Slappy McGee hits it exactly right...."a short documentary with a definite agenda a clear message. Beautiful photography throughout." A brief glimpse into an important (and polarizing) event. You get it or you don't. You support or you hate. This made me feel a piece of the love I imagine must have been there. Nobody did this for fun or profit, but for love and belief. That's a certainty.
An interesting window into the Standing Rock protests of 2016. While beautifully edited, the young narrorator ruined it for me. Their sentences weren't cohesive and they seemed timid to be talking and it made me uncomfortable. I think without the narrators audio this film could have been much better. There was great use of contrast and colors and it gave insight into daily life at Standing Rock.
For someone from outside the USA watching this documentary, I felt it was made for people familiar with the context and what actually happened. I don't think it really helps "the cause" - if there is any behind it. What I think however, is that this would serve as a great introduction for a full length feature as it offers an intriguing glimpse of what took place there and wants you to learn more...
Beautifully edited short about Standing Rock. Not so much about the aftermath of the movement but more about the romanticism of such an action and the way we perceive it. How you remember these special days. If you stay connected to the reality or not. No doubt Hopinka is a talented filmmaker but it is either too short or too messy to really be impactful.
Beware, rant ahead... I'm "white", but no white "saviour"...Sure, the Natives weren't perfect, (show me a perfect person, and I'll buy you glasses) but they were spiritually rich and good land-stewards, something that DAPL has brought out of many of us... c'mon people, this is our planet, & obsolete energies like oil will leave our planet looking like a valley full of dead, rotting bison (look it up)...Dump Trump!
I really liked the way this documentary was shot. The opening shot of the person sitting on the ground on the right side of the frame with the color contrast of the blue sky with the golden ground looked stunning.

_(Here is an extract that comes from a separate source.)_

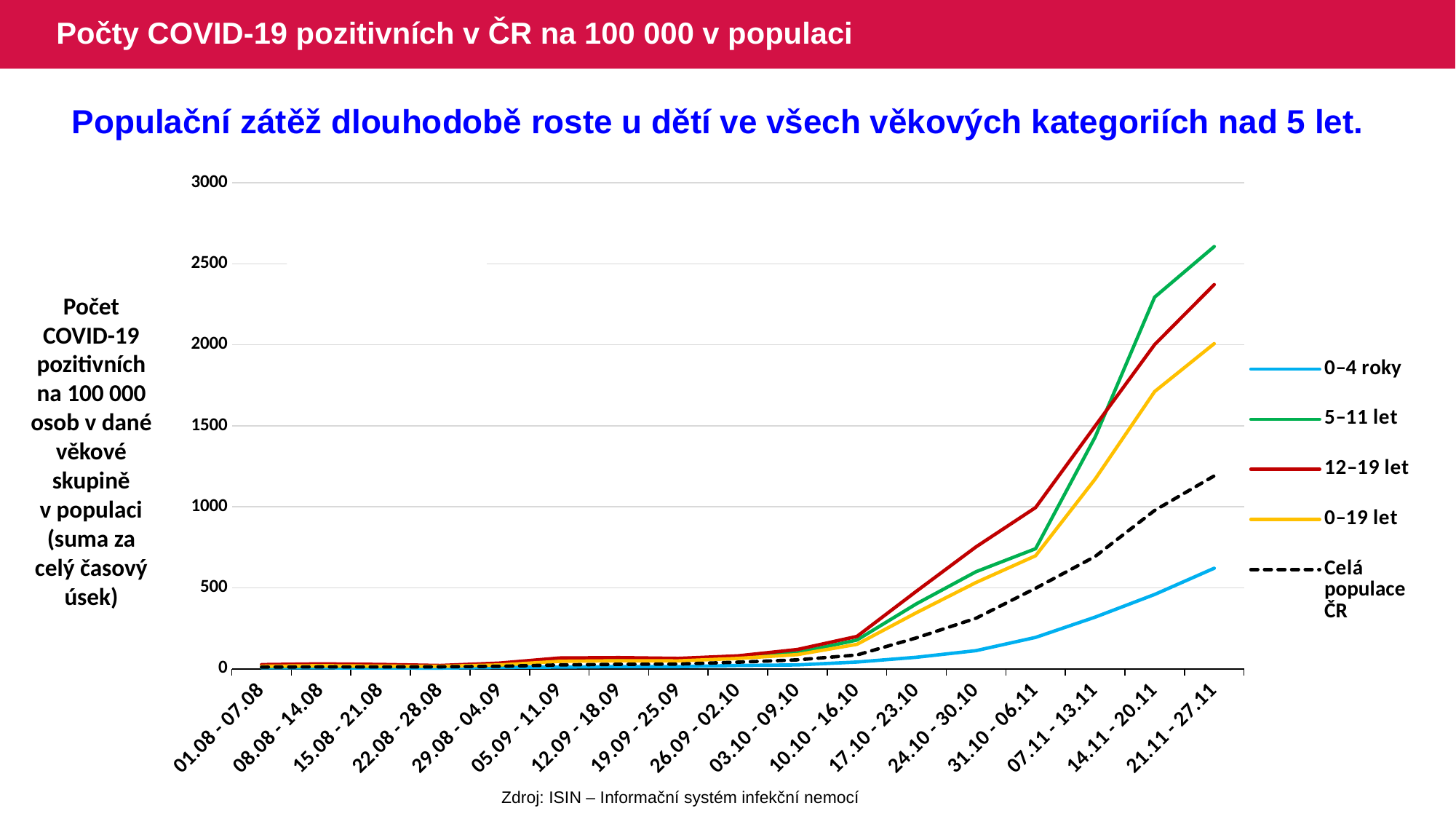
Is the value for 0–4 roky in the period 21.11 - 27.11 greater or less than 500? greater What kind of chart is shown on the slide? line chart Which series has the lowest value in the last period, 21.11 - 27.11? 0–4 roky Which series is drawn with a dashed black line? Celá populace ČR Do the values for 12–19 let rise or fall over the periods shown on the x axis? rise Is the value for 5–11 let in the period 21.11 - 27.11 greater or less than 2500? greater Which series has the highest value in the last period, 21.11 - 27.11? 5–11 let Is the value for 5–11 let in the period 14.11 - 20.11 greater or less than 2000? greater In the period 31.10 - 06.11, which is larger: the value for 12–19 let or for 5–11 let? 12–19 let How many weekly periods are shown on the x axis? 17 How many series does the legend list? 5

The sun shinning from behind the persons head was also really nice. I also liked the long panning shot of the tents of people that lived at the camp. It helped show just how vast the camp really is.

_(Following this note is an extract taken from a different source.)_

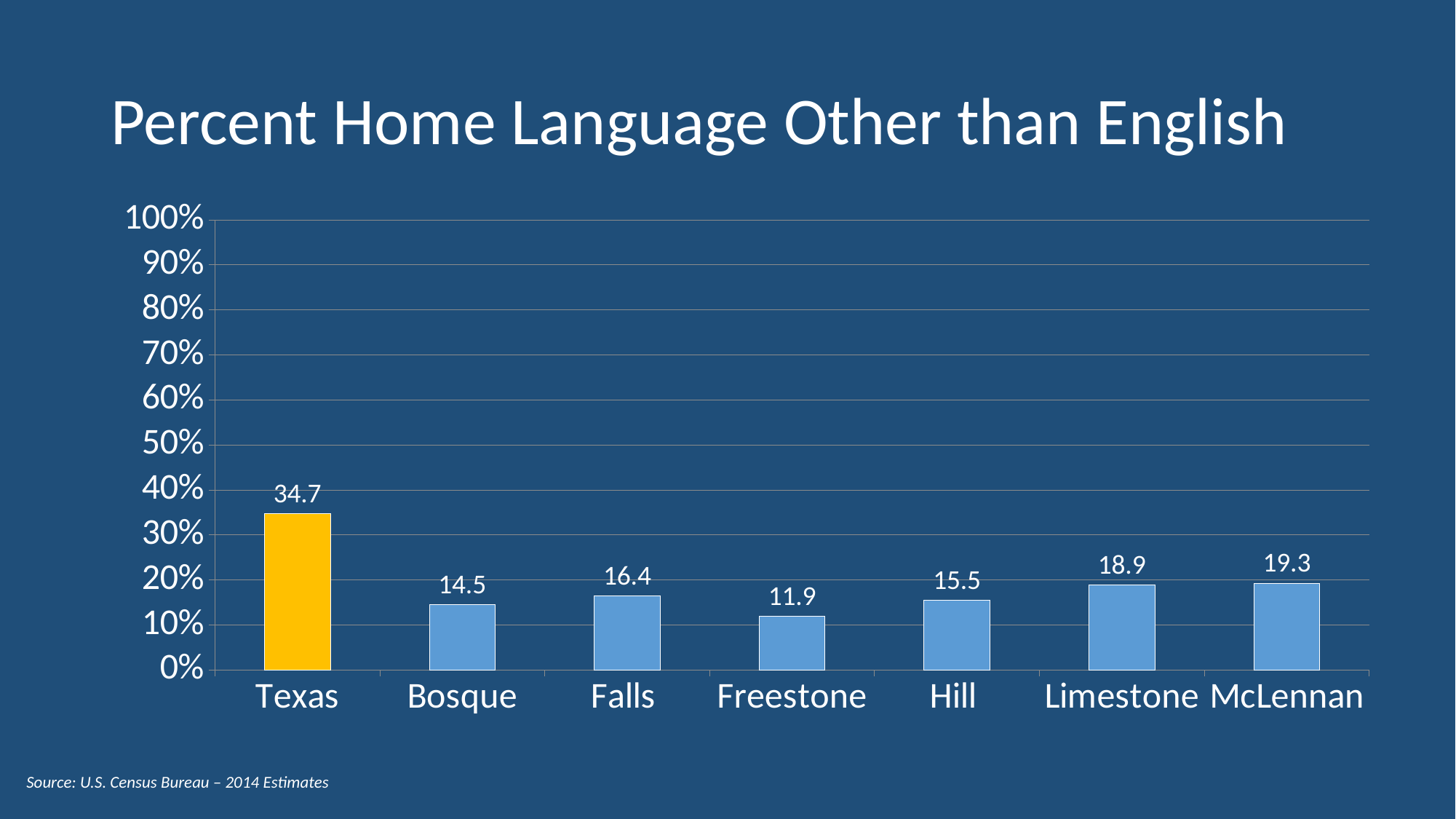
How many categories are shown on the x axis? 7 Which category has the lowest value? Freestone What is the difference between the values for Falls and Bosque? 1.9 What is the value shown for Texas? 34.7 Which bar is coloured differently from the others? Texas Which is larger, the value for Hill or the value for Limestone? Limestone What is the value shown for Limestone? 18.9 Which category has the highest value? Texas What is the difference between the values for Texas and McLennan? 15.4 What is the value shown for Freestone? 11.9 What kind of chart is shown on the slide? bar chart Is the value for Texas greater or less than 30%? greater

Dislocation Blues is a powerful documentary about the Standing Rock protests. Two protesters gave interviews about the conditions the people were living in, and how they feel they are being oppressed by white government. The short documentary made me feel their pain and understand their view point, so I'd say the film did it's job. The images and camera effects were extraordinarily moving.
I found the short documentary interesting more than anything. The short documentary was depicting how time was spent at Spirit Camp. There were so many people at the camp relaxing and enjoying the company of others without fighting or extensive amount of electricity. While watching, I felt like everyone at the camp was trying to get away from modern times and go back in time.

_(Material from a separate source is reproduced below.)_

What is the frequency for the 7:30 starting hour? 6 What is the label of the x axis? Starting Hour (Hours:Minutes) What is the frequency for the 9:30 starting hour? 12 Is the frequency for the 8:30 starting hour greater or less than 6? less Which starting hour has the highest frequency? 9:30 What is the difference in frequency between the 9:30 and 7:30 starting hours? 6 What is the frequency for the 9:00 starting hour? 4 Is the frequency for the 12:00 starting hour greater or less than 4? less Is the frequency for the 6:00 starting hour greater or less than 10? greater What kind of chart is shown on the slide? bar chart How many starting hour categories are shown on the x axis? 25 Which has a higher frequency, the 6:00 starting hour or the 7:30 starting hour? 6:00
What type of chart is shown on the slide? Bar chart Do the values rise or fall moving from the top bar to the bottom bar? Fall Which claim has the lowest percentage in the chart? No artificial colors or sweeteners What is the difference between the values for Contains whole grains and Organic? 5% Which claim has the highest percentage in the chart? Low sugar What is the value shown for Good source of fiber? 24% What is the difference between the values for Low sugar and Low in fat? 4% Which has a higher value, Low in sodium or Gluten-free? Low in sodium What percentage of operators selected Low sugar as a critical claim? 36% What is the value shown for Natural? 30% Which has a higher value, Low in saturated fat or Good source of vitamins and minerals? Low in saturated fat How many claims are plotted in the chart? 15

Because of our needs in the current political moment, the camp at Standing Rock became a somewhat one-dimensional symbol of resistance. This short film doesn't dwell on the mixed nature of the camp experience, but it does call attention to it and cautions against romanticizing the history. One testimonial in particular wrestles with the multiple types of dislocation that often arise during intense communal actions.
Avant garde? Yeahh. ...nahhh, I don't think so. Like most reasonable people, I didn't need winning over to the cause. The dreadful narrative seemed determined to avert me though haha. My advice is, if you're going to be dogmatic, or say nothing, approach both with brave conviction and we'll decide the rest.